„Alt werden ist nichts für Feiglinge“, so wird es oft leichtfertig und salopp gesagt. Wenn das Alter dann kommt und dem Menschen immer mehr die Grenzen aufgezeigt werden, wird es schwer, diese Realität anzunehmen. Menschen werden heute älter, sie müssen aber auch damit leben – und das ist eine große Herausforderung – mit den Erschwernissen des Alters umzugehen.

Meine Großmutter ist mit 79 Jahren gestorben. Sie konnte bis zu ihrem Tod stehend mit den Fingerspitzen zu ihren Füßen greifen. Sie ging wohl regelmäßig zum Arzt, ansonsten war ihr Alter von Dankbarkeit und Leichtigkeit erfüllt. In ihren früheren Jahren musste sie hart arbeiten, es blieb ihr kaum Zeit für sich selbst, das änderte sich im Alter – welch ein Geschenk, welch ein Segen. An einem Sonntag hat sie sich mittags wie gewohnt hingelegt und „Augenpflege“ betrieben – wie sie es immer liebevoll formulierte. Dabei ist sie einfach eingeschlafen und ich ergänze: „Bei Gott wieder aufgewacht“. Alt werden ohne deutliche, schmerzhafte Grenzen erfahren zu müssen, sterben wie einschlafen, Tod erster Klasse, wie sehr wünschen wir uns das.

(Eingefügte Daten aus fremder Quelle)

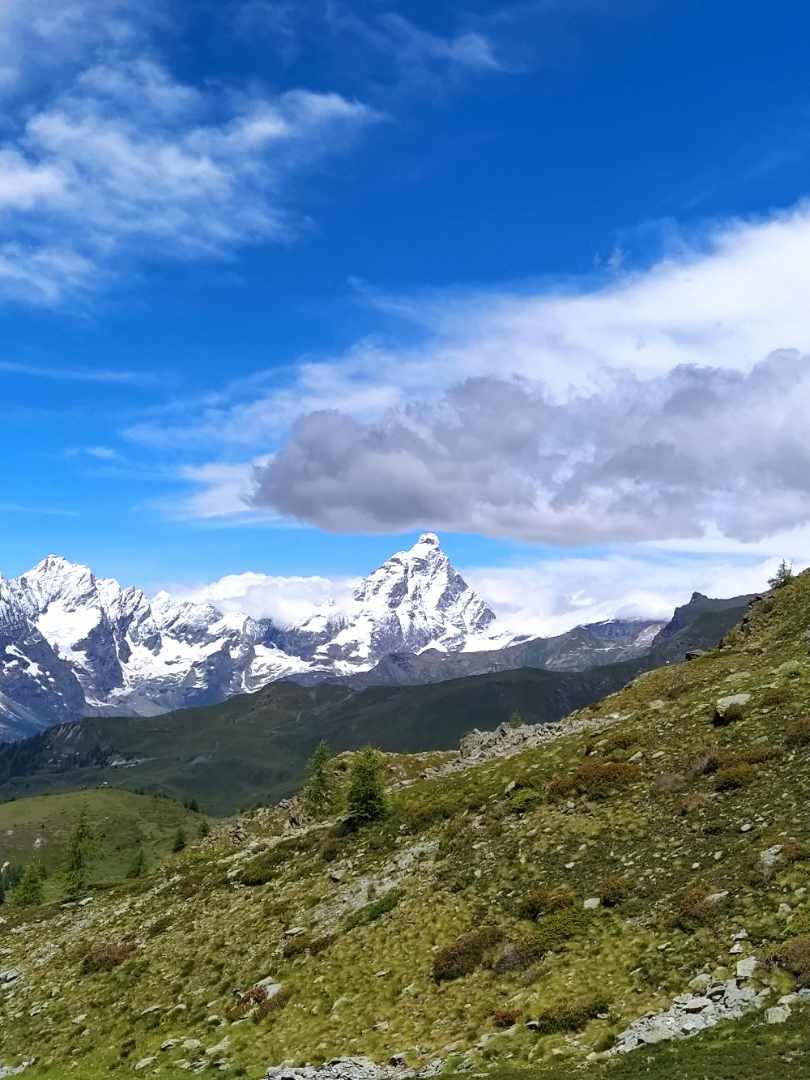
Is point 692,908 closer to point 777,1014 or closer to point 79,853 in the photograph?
point 777,1014

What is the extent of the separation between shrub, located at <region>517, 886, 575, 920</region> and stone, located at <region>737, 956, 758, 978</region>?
27.1 feet

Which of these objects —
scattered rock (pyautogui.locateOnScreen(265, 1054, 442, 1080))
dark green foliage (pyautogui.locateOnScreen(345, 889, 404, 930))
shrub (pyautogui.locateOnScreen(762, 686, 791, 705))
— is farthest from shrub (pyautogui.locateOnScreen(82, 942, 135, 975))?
shrub (pyautogui.locateOnScreen(762, 686, 791, 705))

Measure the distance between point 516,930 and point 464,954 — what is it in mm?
2176

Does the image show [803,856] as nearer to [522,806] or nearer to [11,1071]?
[522,806]

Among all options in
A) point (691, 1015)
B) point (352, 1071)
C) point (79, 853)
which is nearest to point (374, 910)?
point (352, 1071)

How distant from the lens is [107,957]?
151ft

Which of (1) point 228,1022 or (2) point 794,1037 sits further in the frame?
(1) point 228,1022

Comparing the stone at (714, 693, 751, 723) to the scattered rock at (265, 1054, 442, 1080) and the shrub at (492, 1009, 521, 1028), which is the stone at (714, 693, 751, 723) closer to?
the shrub at (492, 1009, 521, 1028)

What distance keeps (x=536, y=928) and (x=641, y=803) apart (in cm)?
917

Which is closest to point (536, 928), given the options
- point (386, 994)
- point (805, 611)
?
point (386, 994)

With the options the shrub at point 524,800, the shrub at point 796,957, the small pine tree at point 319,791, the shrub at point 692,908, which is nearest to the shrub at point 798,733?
the shrub at point 692,908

Bei Pastor Lothar Heiser war das leider ganz anders. Er ist mit 88 Jahren verstorben.  Die Altersgebrechen schritten voran, er konnte nicht mehr allein in der Wohnung leben, zu viele ‚körperliche Baustellen‘ zeigten sich. Schreckliche Erlebnisse gerade aus den Kriegsjahren kamen zusätzlichhoch. „Alt werden ist nichts für Feiglinge“. Es war auch für mich sehr schmerzhaft, das mit anzusehen und auszuhalten zu müssen. Das schaffte nur die Liebe. Denn: „Die Liebe schafft alles, trägt alles. Sie hört niemals auf“ (1 Kor 13). Ich weiss, dass damit die göttliche Liebe gemeint ist. Ich weiss aber auch, dass diese, seine Liebe, in uns ist. Wir Menschen, unser Leib, unser Inneres, ist von Gott beseelt. Daran möchte ich mich immer wieder erinnern und um diese Liebe bitten, die Gott in mich hineingelegt hat, die da ist, aus der ich leben darf. Mit seiner Unterstützung, seinem Geist, der in mir ist, gelang es , Lothar bis zum letzten Atemzug treu zu begleiten. Ich gab zurück, was er mir zuvor geschenkt hatte.

Aus dieser Erfahrung mit meinem priesterlichen Freund, Lothar Heiser, wurde mir für mein eigenes priesterlichen Leben deutlich: Du musst in deinen starken Jahren ehrliche Beziehungen aufbauen, die treu und wahrhaftig sind. Menschen, die da sind, wenn du nicht mehr kannst, wenn du Hilfe und Unterstützung brauchst, wenn die Welt über dir zusammenbricht, wenn fast nichts mehr geht. Gerade für das priesterliche Leben ist das entscheidend. Sonst stehst du irgendwann alleine da. Das Bistum unterstützt dich nur in finanzieller Hinsicht in Form der Pension, alles andere musst du vorher selbst vorbereiten.Ich habe mein Priesteramt bewusst und entschieden zurückgegeben, weil ich in den Strukturen dieser Kirche meine Berufung nicht mehr leben kann. Aber auch die leidvollen Erfahrungen mit meinem Freund und Wegbegleiter Lothar waren ein Baustein für diese Entscheidung. Ohne Heimat, ohne die Erfahrung der Geborgenheit, kann der Mensch nicht leben.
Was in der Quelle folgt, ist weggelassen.